Selama tiga tahun sejak moratorium diterapkan, kawasan hutan yang mesti dilindungi justru tergerus secara masif. Dalam moratorium disebutkan ada 28,39 juta hektare hutan primer dan lahan gambut yang perlu dilindungi. Jumlah itu belum termasuk 13,5 juta hektare hutan dalam kondisi kritis yang membutuhkan rehabilitasi. Tapi, bukannya menambah luas wilayah hutan konservasi atau setidaknya mempertahankan jumlah yang ada, faktanya luas hutan yang hilang kian membengkak tiap tahun.

Hilangnya lahan gambut merupakan salah satu yang paling mengkhawatirkan. Dari hasil riset Kemitraan dan Wahana Lingkungan Hidup, tercatat lebih dari 914 ribu hektare lahan gambut di empat provinsi telah lenyap. Area itu hampir seluas Hong Kong. Sedangkan luas hutan alam primer yang menghilang mencapai 663 kilometer persegi atau seluas DKI Jakarta.

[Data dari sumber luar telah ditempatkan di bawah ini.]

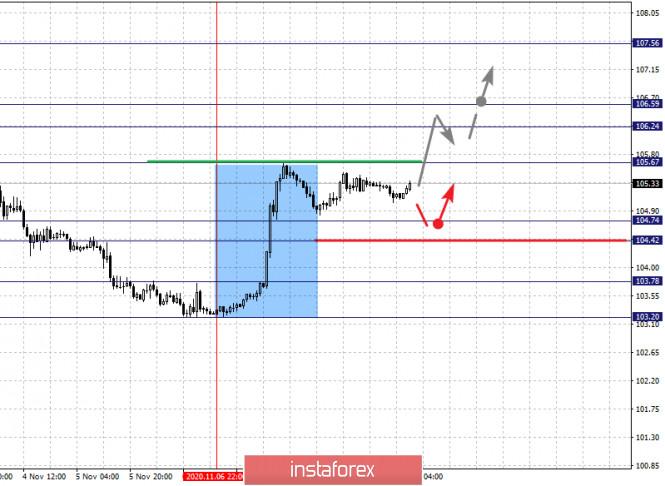 Фрактальный анализ по основным валютным парам на 11 ноября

Kebijakan moratorium itu, bagaimanapun, tak lepas dari kesepakatan perjanjian bilateral REDD+ antara pemerintah Indonesia dan Norwegia pada 2010. Dalam kesepakatan itu, Indonesia dituntut mengurangi emisi karbon dengan cara membatasi penerbitan surat izin baru. Imbalannya, Norwegia akan memberi kompensasi sebesar US$ 1 miliar atau setara dengan Rp 13 triliun. Fakta raibnya ekosistem penjaga karbon terpenting di Asia-Pasifik itu jelas bisa mengancam kesepakatan tersebut.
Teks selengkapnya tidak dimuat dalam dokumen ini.